> _What is being asked_
Arrange everything from the start of the lines down to the line containing "Answer: the evergreen", both ends included, as a JSON list of strings with one string per line. Skip blank lines and leave the pictures out.

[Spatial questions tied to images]
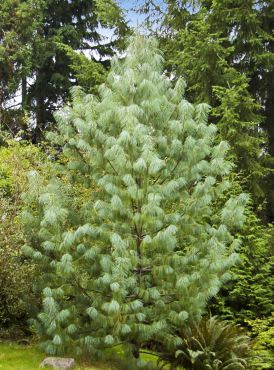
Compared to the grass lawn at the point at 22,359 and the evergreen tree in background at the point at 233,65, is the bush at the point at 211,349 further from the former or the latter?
the evergreen tree in background at the point at 233,65

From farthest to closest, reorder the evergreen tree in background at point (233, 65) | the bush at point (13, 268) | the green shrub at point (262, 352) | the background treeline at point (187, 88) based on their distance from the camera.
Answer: the evergreen tree in background at point (233, 65) < the background treeline at point (187, 88) < the bush at point (13, 268) < the green shrub at point (262, 352)

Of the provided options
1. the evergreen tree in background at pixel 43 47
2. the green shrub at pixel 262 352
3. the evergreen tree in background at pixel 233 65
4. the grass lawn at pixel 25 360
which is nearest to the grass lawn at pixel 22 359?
the grass lawn at pixel 25 360

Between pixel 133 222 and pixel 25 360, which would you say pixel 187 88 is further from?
pixel 25 360

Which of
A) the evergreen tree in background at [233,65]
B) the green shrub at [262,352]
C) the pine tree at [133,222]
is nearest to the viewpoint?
the pine tree at [133,222]

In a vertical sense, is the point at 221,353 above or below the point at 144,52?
below

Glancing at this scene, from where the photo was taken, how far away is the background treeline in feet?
35.7

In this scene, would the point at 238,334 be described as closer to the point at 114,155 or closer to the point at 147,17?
the point at 114,155

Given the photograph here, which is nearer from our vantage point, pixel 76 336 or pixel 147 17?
pixel 76 336

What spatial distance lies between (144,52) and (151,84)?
0.92m

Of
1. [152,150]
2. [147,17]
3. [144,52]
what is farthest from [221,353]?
[147,17]

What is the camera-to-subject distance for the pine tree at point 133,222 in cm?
808

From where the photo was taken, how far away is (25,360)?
9117 millimetres

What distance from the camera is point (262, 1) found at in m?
15.0

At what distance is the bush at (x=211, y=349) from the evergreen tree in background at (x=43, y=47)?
11599 millimetres
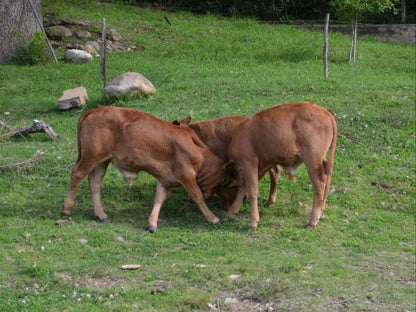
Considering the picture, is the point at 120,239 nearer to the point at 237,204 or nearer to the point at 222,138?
the point at 237,204

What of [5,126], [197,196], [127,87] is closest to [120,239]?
[197,196]

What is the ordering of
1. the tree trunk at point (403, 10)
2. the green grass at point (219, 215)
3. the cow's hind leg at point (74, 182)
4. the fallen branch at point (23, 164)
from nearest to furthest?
1. the green grass at point (219, 215)
2. the cow's hind leg at point (74, 182)
3. the fallen branch at point (23, 164)
4. the tree trunk at point (403, 10)

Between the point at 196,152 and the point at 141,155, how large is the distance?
0.72m

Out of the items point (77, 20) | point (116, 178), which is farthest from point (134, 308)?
point (77, 20)

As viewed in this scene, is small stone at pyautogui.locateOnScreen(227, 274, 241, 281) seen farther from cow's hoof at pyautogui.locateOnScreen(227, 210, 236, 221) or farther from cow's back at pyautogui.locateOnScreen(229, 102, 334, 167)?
cow's back at pyautogui.locateOnScreen(229, 102, 334, 167)

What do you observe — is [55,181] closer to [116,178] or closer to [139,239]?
[116,178]

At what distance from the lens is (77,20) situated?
70.3ft

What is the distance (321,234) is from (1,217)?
403 centimetres

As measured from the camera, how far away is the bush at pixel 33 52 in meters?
18.5

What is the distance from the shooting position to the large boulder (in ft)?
48.4

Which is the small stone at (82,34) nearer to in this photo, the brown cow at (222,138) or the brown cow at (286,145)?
the brown cow at (222,138)

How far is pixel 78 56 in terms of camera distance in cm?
1859

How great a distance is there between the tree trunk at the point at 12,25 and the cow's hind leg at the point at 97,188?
9.50m

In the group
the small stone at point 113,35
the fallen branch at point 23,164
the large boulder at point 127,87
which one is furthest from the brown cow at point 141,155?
the small stone at point 113,35
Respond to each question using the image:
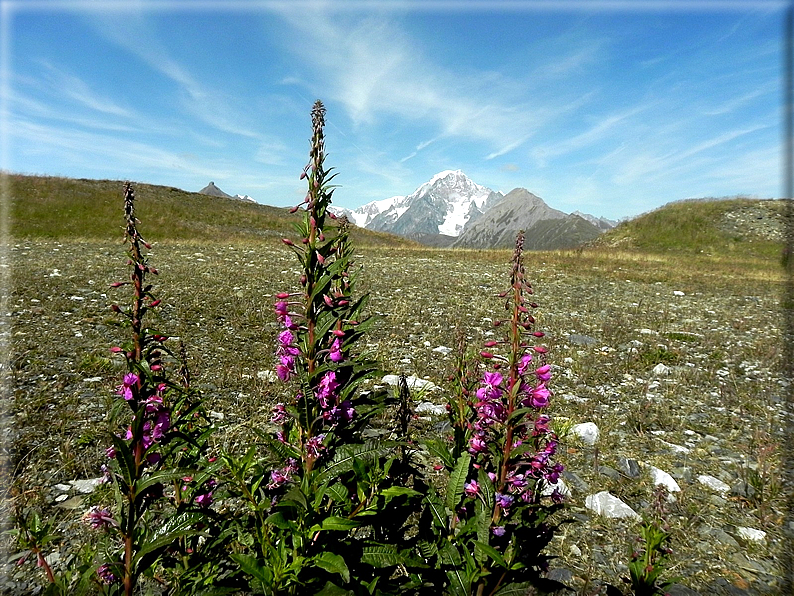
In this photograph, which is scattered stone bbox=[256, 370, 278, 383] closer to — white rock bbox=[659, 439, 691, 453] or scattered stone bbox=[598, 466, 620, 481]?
scattered stone bbox=[598, 466, 620, 481]

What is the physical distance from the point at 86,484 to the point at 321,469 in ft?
10.6

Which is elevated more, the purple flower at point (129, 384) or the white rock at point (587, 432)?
the purple flower at point (129, 384)

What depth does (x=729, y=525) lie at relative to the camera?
402 cm

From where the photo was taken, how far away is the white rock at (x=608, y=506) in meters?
4.10

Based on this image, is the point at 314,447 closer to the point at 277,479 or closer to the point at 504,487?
the point at 277,479

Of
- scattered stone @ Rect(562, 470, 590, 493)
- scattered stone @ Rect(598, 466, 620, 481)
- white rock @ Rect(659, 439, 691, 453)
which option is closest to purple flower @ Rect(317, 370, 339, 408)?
scattered stone @ Rect(562, 470, 590, 493)

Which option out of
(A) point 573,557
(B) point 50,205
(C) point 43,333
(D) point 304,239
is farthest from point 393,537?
(B) point 50,205

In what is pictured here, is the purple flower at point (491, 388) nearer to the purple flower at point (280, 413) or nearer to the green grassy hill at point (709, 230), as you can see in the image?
the purple flower at point (280, 413)

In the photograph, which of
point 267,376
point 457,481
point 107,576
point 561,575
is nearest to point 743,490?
point 561,575

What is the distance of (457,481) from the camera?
2.36 meters

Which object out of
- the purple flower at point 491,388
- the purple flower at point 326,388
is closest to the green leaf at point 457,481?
the purple flower at point 491,388

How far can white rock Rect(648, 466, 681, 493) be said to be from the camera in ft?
14.8

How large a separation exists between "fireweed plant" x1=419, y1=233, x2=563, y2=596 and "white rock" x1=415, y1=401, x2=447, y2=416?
3248mm

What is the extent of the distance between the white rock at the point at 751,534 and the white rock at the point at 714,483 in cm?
60
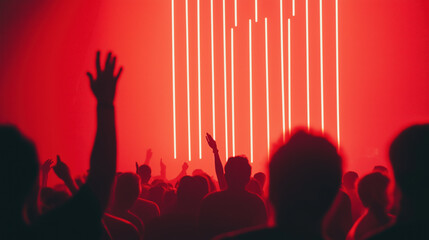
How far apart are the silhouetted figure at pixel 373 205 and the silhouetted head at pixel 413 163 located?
109cm

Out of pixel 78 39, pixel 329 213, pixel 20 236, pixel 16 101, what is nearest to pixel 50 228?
pixel 20 236

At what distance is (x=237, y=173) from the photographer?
2963 mm

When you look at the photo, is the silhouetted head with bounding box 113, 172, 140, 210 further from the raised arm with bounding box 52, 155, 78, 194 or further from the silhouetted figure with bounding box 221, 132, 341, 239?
the silhouetted figure with bounding box 221, 132, 341, 239

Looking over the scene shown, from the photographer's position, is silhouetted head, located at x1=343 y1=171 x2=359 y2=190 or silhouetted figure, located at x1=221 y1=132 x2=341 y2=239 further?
silhouetted head, located at x1=343 y1=171 x2=359 y2=190

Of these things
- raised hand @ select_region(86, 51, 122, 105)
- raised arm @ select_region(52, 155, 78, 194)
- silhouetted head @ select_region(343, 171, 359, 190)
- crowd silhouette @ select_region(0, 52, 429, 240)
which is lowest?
silhouetted head @ select_region(343, 171, 359, 190)

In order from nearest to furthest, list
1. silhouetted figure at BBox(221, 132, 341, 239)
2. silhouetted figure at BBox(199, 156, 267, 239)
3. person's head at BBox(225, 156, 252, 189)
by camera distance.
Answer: silhouetted figure at BBox(221, 132, 341, 239)
silhouetted figure at BBox(199, 156, 267, 239)
person's head at BBox(225, 156, 252, 189)

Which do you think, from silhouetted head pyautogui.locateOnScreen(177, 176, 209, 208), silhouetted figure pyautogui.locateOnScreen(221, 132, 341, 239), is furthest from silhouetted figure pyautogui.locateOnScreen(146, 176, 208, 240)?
silhouetted figure pyautogui.locateOnScreen(221, 132, 341, 239)

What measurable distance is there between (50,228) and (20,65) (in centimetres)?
888

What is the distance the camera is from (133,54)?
11.1 m

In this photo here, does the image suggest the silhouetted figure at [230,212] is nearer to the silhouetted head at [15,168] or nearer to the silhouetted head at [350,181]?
the silhouetted head at [15,168]

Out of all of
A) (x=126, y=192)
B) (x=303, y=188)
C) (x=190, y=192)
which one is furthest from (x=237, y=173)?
(x=303, y=188)

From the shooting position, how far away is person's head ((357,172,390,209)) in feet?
8.61

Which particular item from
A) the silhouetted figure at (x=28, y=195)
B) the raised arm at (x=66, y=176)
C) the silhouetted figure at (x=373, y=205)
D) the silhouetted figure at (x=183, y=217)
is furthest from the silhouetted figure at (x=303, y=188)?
the silhouetted figure at (x=183, y=217)

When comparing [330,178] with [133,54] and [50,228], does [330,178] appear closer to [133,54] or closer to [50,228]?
[50,228]
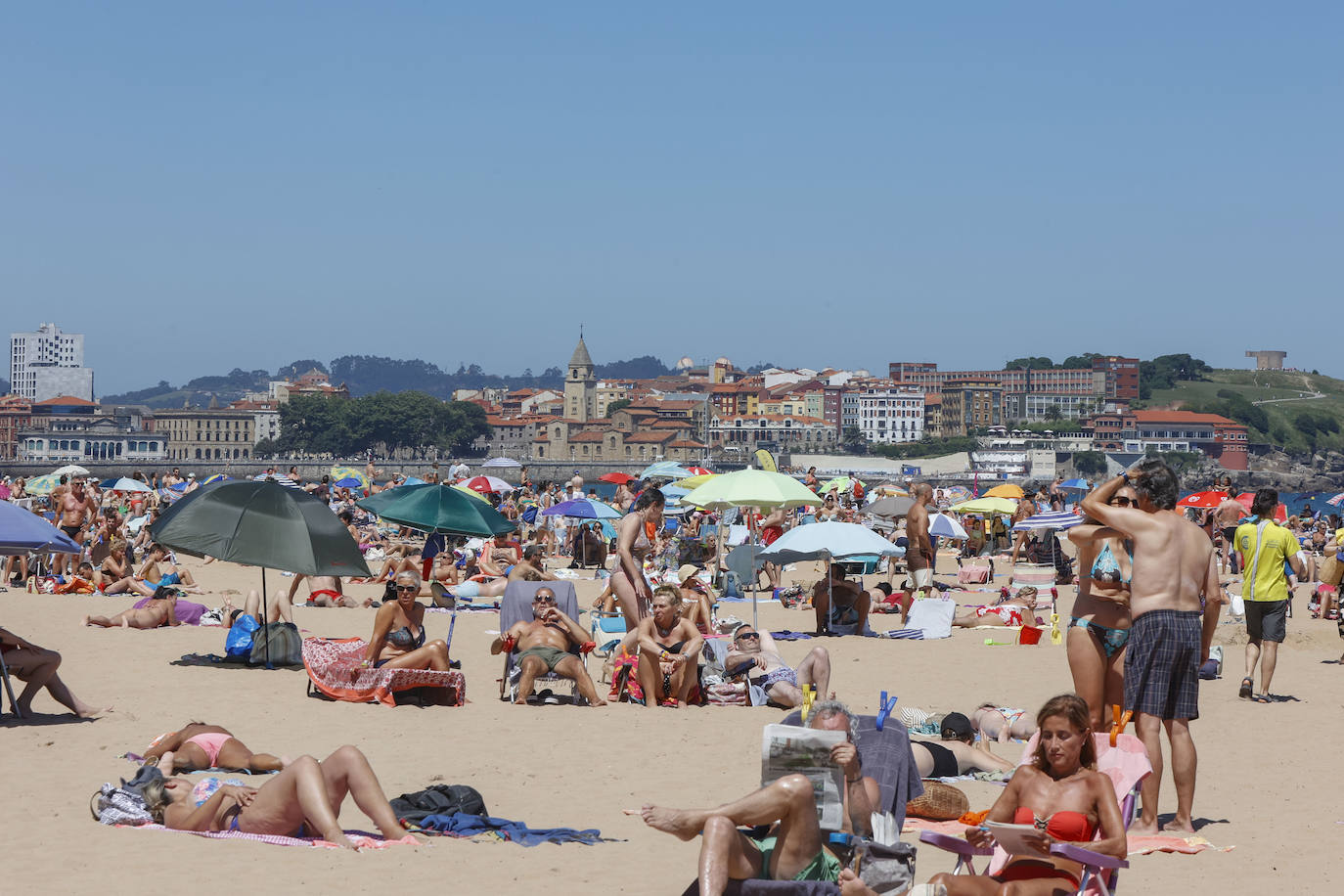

> _Response to this task_
[
  "Compared to the grass lawn at the point at 22,359 and the evergreen tree in background at the point at 233,65, is the bush at the point at 211,349 further from the former or the latter?",
  "the evergreen tree in background at the point at 233,65",
  "From farthest to closest, reorder the evergreen tree in background at point (233, 65) | the bush at point (13, 268) | the green shrub at point (262, 352) | the background treeline at point (187, 88) based on their distance from the camera.",
  "Answer: the evergreen tree in background at point (233, 65) < the background treeline at point (187, 88) < the bush at point (13, 268) < the green shrub at point (262, 352)"
]